D’abord avoir une vision claire de la situation de l’immeuble. La réalisation d’un audit à 360° ou d’un diagnostic thermique est donc le point de démarrage. Il est désormais obligatoire pour tout immeuble chauffé collectivement. 

Pour 1000 à 5000 € environ vous disposerez d’une photographie initiale qui permettra que chaque copropriétaire se convainque qu’il est temps d’engager une éco-rénovation, et que peut être ce sera l’occasion de faire réaliser certains travaux de maintenance lourde de l’immeuble (réseaux d’eau usées à refaire, sécurité des accès de l’immeuble et respect de la Loi handicap, …).
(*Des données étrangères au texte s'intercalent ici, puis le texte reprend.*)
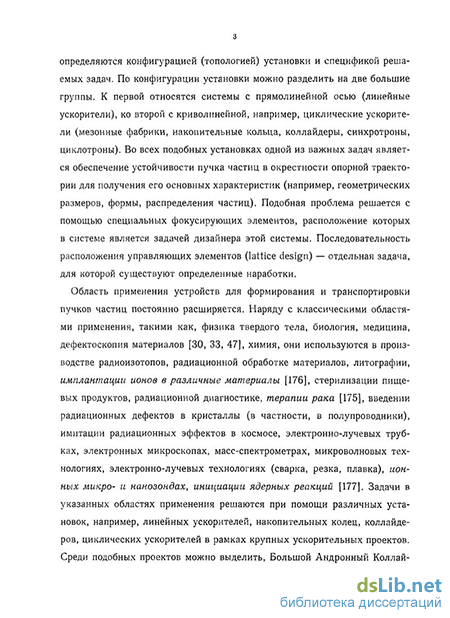 3

определяются конфигурацией (топологией) установки и спецификой решаемых задач. По конфигурации установки можно разделить на две большие группы. К первой относятся системы с прямолинейной осью (линейные ускорители), ко второй с криволинейной, например, циклические ускорители (мезонные фабрики, накопительные кольца, коллайдеры, синхротроны, циклотроны). Во всех подобных установках одной из важных задач является обеспечение устойчивости пучка частиц в окрестности опорной траектории для получения его основных характеристик (например, геометрических размеров, формы, распределения частиц). Подобная проблема решается с помощью специальных фокусирующих элементов, расположение которых в системе является задачей дизайнера этой системы. Последовательность расположения управляющих элементов (lattice design) — отдельная задача, для которой существуют определенные наработки.

Область применения устройств для формирования и транспортировки пучков частиц постоянно расширяется. Наряду с классическими областями применения, такими как, физика твердого тела, биология, медицина, дефектоскопия материалов [30, 33, 47], химия, они используются в производстве радиоизотопов, радиационной обработке материалов, литографии, имплантации ионов в различные материалы [176], стерилизации пищевых продуктов, радиационной диагностике, терапии рака [175], введении радиационных дефектов в кристаллы (в частности, в полупроводники), имитации радиационных эффектов в космосе, электронно-лучевых трубках, электронных микроскопах, масс-спектрометрах, микроволновых технологиях, электронно-лучевых технологиях (сварка, резка, плавка), ионных микро- и нанозондах, инициации ядерных реакций [177]. Задачи в указанных областях применения решаются при помощи различных установок, например, линейных ускорителей, накопительных колец, коллайдеров, циклических ускорителей в рамках крупных ускорительных проектов. Среди подобных проектов можно выделить, Большой Андронный Коллай-

dsLib.net
библиотека диссертаций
Les conclusions de l’audit comprendront non seulement une photographie énergétique symbolisé par l’étiquette A à G (le parc immobilier est constitué de 25% en F ou G, 65% en D OU E, 12% en C et donc moins de 2% en A ou B) mais aussi la proposition de différents scénario de rénovation : étanchéité à l’air du bâti, isolation des parois vitrées et de la toiture, performance du système de chauffage, dispositifs de régulation, individualisation des charges de chauffage, etc. Vous saurez quel scénario vous fait économiser le plus sur votre future facture de chauffage : 15%, 30% ?…. et pour quel investissement estimé à dix pour cent près. Cette phase est fondamentale et les débats entre copropriétaires seront animés.  La copropriété veut elle gagner deux niveaux d’étiquette énergétique ou un seul ? Souhaite t-elle procéder progressivement sur cinq à dix ans, ou préfère t-elle engager un bouquet complet de travaux qui permettra de cumuler l’ensemble des différentes aides financières ? En effet selon le bouquet de travaux que vous déciderez d’engager, les financements extérieurs accessibles ne seront pas les mêmes

 

Décider du bouquet optimal

Si l’Eco-PTZ collectif fait désormais partie de la panoplie incontournable des aides à mobiliser, chaque copropriétaire devra également analyser l’intérêt de compléter par l’éco-PTZ individuel.  La copropriété pourra avoir intérêt à compléter son bouquet de travaux de façon à pouvoir bénéficier des aides éventuelles des Collectivités locales (commune, Conseil Général, Région). L’ANAH peut également intervenir dans certains cas. Il ne faudra pas oublier dans les calculs de prendre en compte le CIDD (Crédit Impôt Développement Durable) dont néanmoins les exigences sont élevées….

 

Vous disposez alors de tous les éléments pour établir un Plan prévisionnel pluriannuel de travaux. Le syndic demandera alors les devis qui permettront de préciser les premières estimations et de monter les dossiers de demandes de financement. Ce plan prévisionnel est désormais obligatoire dès que les conclusions de l’audit sont entre vos mains. C’est une bonne chose car vous pourrez prévoir d’alimenter un fond de travaux sur plusieurs années.

 

Le choix des entreprises est une phase importante. Préférez celles qui ont décroché le label « Certifié Grenelle de l’Environnement ». Vous serez certains d’obtenir les résultats d’efficacité énergétique qui sont exigés pour obtenir les financements externes.

Vous êtes désormais entre de bonnes mains et la valeur verte de votre patrimoine aussi.